**Written problem**
Your task is to copy every line of this material exactly.
* start Material provided *
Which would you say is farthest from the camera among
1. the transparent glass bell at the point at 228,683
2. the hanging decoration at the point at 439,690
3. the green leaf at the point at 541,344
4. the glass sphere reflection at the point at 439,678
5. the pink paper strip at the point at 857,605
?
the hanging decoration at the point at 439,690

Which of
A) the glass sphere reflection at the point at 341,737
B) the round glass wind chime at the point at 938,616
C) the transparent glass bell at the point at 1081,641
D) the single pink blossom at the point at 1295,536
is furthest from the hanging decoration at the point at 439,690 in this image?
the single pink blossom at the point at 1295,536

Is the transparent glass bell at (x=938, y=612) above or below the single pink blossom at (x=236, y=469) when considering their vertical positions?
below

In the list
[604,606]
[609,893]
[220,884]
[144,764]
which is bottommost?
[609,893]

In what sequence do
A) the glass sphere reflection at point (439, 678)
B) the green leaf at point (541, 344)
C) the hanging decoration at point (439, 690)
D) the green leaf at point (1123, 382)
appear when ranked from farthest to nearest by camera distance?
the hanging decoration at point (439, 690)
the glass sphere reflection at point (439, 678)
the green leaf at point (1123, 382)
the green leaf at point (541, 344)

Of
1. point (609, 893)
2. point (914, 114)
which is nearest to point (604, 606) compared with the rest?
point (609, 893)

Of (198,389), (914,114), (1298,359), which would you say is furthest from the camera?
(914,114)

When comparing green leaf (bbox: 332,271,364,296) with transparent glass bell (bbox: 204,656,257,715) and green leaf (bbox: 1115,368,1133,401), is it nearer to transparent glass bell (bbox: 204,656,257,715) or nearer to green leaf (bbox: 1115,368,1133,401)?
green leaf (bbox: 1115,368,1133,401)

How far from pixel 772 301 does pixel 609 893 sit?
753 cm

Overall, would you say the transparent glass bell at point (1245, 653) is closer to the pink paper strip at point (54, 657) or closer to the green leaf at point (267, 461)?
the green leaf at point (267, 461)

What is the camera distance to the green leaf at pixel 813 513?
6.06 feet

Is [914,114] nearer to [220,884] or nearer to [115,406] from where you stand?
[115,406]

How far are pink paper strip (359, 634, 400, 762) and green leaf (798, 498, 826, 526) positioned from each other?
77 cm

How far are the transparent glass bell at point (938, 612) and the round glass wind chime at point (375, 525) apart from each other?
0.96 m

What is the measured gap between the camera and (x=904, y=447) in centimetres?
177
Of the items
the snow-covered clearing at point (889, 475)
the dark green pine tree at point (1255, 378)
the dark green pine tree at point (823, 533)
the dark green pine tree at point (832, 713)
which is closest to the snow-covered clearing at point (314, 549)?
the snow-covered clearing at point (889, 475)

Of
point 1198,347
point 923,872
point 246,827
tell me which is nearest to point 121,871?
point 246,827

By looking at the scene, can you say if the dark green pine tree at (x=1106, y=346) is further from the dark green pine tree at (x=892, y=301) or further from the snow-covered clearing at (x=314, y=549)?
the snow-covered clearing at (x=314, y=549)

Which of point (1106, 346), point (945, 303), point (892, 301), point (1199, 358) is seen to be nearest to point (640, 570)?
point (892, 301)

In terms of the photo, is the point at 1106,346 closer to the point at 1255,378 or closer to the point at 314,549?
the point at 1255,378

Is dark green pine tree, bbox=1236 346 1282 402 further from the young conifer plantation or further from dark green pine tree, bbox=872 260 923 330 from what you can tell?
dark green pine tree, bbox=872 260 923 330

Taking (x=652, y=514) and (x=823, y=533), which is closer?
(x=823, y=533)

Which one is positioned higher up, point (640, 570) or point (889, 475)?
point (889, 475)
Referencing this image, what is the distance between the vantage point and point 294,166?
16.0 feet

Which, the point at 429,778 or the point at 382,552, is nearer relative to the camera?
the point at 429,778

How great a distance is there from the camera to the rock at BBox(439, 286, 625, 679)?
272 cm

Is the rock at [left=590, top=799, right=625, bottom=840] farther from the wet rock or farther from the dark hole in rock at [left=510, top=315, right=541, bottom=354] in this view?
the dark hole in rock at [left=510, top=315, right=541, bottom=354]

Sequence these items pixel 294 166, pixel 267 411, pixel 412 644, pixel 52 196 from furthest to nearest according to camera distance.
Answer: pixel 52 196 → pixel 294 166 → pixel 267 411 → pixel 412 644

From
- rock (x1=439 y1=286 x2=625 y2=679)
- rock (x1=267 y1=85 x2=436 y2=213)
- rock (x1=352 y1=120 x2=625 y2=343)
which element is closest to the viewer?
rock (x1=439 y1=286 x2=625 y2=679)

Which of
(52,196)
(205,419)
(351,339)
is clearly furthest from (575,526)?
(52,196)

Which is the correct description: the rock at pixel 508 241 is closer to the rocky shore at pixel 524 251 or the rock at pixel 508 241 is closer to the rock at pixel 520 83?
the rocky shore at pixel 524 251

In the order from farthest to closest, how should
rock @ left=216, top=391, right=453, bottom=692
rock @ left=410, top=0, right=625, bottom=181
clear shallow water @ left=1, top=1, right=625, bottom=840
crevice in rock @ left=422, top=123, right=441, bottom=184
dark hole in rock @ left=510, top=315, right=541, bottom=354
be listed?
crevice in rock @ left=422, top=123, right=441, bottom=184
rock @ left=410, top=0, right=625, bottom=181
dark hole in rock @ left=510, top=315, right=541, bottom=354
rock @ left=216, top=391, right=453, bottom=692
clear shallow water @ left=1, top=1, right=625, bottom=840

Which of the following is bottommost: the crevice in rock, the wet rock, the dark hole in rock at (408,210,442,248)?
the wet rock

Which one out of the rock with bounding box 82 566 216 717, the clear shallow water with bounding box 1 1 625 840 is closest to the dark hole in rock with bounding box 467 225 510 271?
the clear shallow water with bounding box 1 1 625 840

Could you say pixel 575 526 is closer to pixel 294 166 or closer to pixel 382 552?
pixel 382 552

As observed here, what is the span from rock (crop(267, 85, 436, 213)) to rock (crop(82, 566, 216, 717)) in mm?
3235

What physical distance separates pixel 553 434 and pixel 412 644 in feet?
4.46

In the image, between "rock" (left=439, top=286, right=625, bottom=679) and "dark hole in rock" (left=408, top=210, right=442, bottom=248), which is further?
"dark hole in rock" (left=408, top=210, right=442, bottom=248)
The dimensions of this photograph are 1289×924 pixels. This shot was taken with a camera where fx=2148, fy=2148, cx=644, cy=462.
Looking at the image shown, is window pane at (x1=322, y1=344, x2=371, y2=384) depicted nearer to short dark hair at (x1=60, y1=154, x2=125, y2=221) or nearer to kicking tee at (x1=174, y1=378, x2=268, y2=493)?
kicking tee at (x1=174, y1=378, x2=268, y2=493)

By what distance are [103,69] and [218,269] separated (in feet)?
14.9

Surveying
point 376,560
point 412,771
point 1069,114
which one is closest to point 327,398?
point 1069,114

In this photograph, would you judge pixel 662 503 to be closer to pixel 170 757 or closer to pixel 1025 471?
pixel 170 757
* end Material provided *
**Answer in full**
Which would you say is farthest from the camera among
1. the transparent glass bell at the point at 228,683
2. the hanging decoration at the point at 439,690
3. the green leaf at the point at 541,344
4. the glass sphere reflection at the point at 439,678
5. the pink paper strip at the point at 857,605
?
the hanging decoration at the point at 439,690

Which of
A) the glass sphere reflection at the point at 341,737
B) the round glass wind chime at the point at 938,616
C) the transparent glass bell at the point at 1081,641
D) the single pink blossom at the point at 1295,536
is furthest from the hanging decoration at the point at 439,690 in this image?
the single pink blossom at the point at 1295,536

Is the transparent glass bell at (x=938, y=612) above or below the single pink blossom at (x=236, y=469) when considering their vertical positions?
below

In the list
[604,606]
[609,893]
[220,884]
[144,764]
which is bottommost?
[609,893]

In what sequence do
A) the glass sphere reflection at point (439, 678)
B) the green leaf at point (541, 344)
C) the hanging decoration at point (439, 690)
D) the green leaf at point (1123, 382)
appear when ranked from farthest to nearest by camera distance?
the hanging decoration at point (439, 690)
the glass sphere reflection at point (439, 678)
the green leaf at point (1123, 382)
the green leaf at point (541, 344)

Of
1. point (609, 893)
2. point (914, 114)
which is nearest to point (604, 606) compared with the rest?
point (609, 893)

Of (198,389), (914,114), (1298,359), which would you say is furthest from the camera?
(914,114)

When comparing green leaf (bbox: 332,271,364,296) with transparent glass bell (bbox: 204,656,257,715) and green leaf (bbox: 1115,368,1133,401), is it nearer to transparent glass bell (bbox: 204,656,257,715) or nearer to green leaf (bbox: 1115,368,1133,401)?
green leaf (bbox: 1115,368,1133,401)

How far from pixel 772 301 does pixel 609 893 sit?
753 cm

Overall, would you say the transparent glass bell at point (1245, 653) is closer to the pink paper strip at point (54, 657) or closer to the green leaf at point (267, 461)?
the green leaf at point (267, 461)

What is the camera distance to the green leaf at pixel 813 513?
6.06 feet

Is [914,114] nearer to [220,884] or nearer to [115,406] from where you stand?
[115,406]

How far are pink paper strip (359, 634, 400, 762) and green leaf (798, 498, 826, 526) positioned from each other?
77 cm

How far are the transparent glass bell at point (938, 612) and the round glass wind chime at point (375, 525) apart from each other?
0.96 m

What is the measured gap between the camera and (x=904, y=447) in centimetres?
177
Of the items
the snow-covered clearing at point (889, 475)
the dark green pine tree at point (1255, 378)
the dark green pine tree at point (823, 533)
the dark green pine tree at point (832, 713)
which is closest to the snow-covered clearing at point (314, 549)?
the snow-covered clearing at point (889, 475)

Of
point 1198,347
point 923,872
point 246,827
tell me which is nearest to point 121,871?
point 246,827

By looking at the scene, can you say if the dark green pine tree at (x=1106, y=346) is further from the dark green pine tree at (x=892, y=301) or further from the snow-covered clearing at (x=314, y=549)?
the snow-covered clearing at (x=314, y=549)

Which of point (1106, 346), point (945, 303), point (892, 301), point (1199, 358) is seen to be nearest to point (640, 570)?
point (892, 301)

In terms of the photo, is the point at 1106,346 closer to the point at 1255,378 or closer to the point at 314,549?
the point at 1255,378

Is dark green pine tree, bbox=1236 346 1282 402 further from the young conifer plantation or further from dark green pine tree, bbox=872 260 923 330 from what you can tell?
dark green pine tree, bbox=872 260 923 330

Taking (x=652, y=514) and (x=823, y=533), which is closer?
(x=823, y=533)

Which one is positioned higher up, point (640, 570) or point (889, 475)?
point (889, 475)
Referencing this image, what is the distance between the vantage point and point 294,166?
16.0 feet

Which, the point at 429,778 or the point at 382,552, is nearer relative to the camera?
the point at 429,778

How great a distance is there from the camera to the rock at BBox(439, 286, 625, 679)?
272 cm

Is the rock at [left=590, top=799, right=625, bottom=840] farther from the wet rock or farther from the dark hole in rock at [left=510, top=315, right=541, bottom=354] in this view?
the dark hole in rock at [left=510, top=315, right=541, bottom=354]

Sequence these items pixel 294 166, pixel 267 411, pixel 412 644, pixel 52 196 from furthest to nearest according to camera distance.
Answer: pixel 52 196 → pixel 294 166 → pixel 267 411 → pixel 412 644

From
- rock (x1=439 y1=286 x2=625 y2=679)
- rock (x1=267 y1=85 x2=436 y2=213)
- rock (x1=352 y1=120 x2=625 y2=343)
which element is closest to the viewer?
rock (x1=439 y1=286 x2=625 y2=679)

Which of
(52,196)
(205,419)
(351,339)
is clearly furthest from (575,526)?
(52,196)

Which is the correct description: the rock at pixel 508 241 is closer to the rocky shore at pixel 524 251 or the rock at pixel 508 241 is closer to the rock at pixel 520 83?
the rocky shore at pixel 524 251

In the order from farthest to closest, how should
rock @ left=216, top=391, right=453, bottom=692
rock @ left=410, top=0, right=625, bottom=181
clear shallow water @ left=1, top=1, right=625, bottom=840
crevice in rock @ left=422, top=123, right=441, bottom=184
dark hole in rock @ left=510, top=315, right=541, bottom=354
be listed?
crevice in rock @ left=422, top=123, right=441, bottom=184
rock @ left=410, top=0, right=625, bottom=181
dark hole in rock @ left=510, top=315, right=541, bottom=354
rock @ left=216, top=391, right=453, bottom=692
clear shallow water @ left=1, top=1, right=625, bottom=840

Which of the following is bottommost: the crevice in rock, the wet rock, the dark hole in rock at (408,210,442,248)?
the wet rock

Which one out of the rock with bounding box 82 566 216 717, the clear shallow water with bounding box 1 1 625 840 is closest to the dark hole in rock with bounding box 467 225 510 271?
the clear shallow water with bounding box 1 1 625 840

Could you say pixel 575 526 is closer to pixel 294 166 or closer to pixel 382 552?
pixel 382 552

As observed here, what is the span from rock (crop(267, 85, 436, 213)) to rock (crop(82, 566, 216, 717)) in mm?
3235

What physical distance separates pixel 553 434 and pixel 412 644 in feet?
4.46

In the image, between "rock" (left=439, top=286, right=625, bottom=679) and "dark hole in rock" (left=408, top=210, right=442, bottom=248), which is further?
"dark hole in rock" (left=408, top=210, right=442, bottom=248)
The dimensions of this photograph are 1289×924 pixels. This shot was taken with a camera where fx=2148, fy=2148, cx=644, cy=462.
Looking at the image shown, is window pane at (x1=322, y1=344, x2=371, y2=384) depicted nearer to short dark hair at (x1=60, y1=154, x2=125, y2=221) or nearer to kicking tee at (x1=174, y1=378, x2=268, y2=493)?
kicking tee at (x1=174, y1=378, x2=268, y2=493)

By what distance are [103,69] and [218,269] separated (in feet)?
14.9

Surveying
point 376,560
point 412,771
point 1069,114
which one is closest to point 327,398?
point 1069,114

In this photograph, would you judge pixel 662 503 to be closer to pixel 170 757 or closer to pixel 1025 471?
pixel 170 757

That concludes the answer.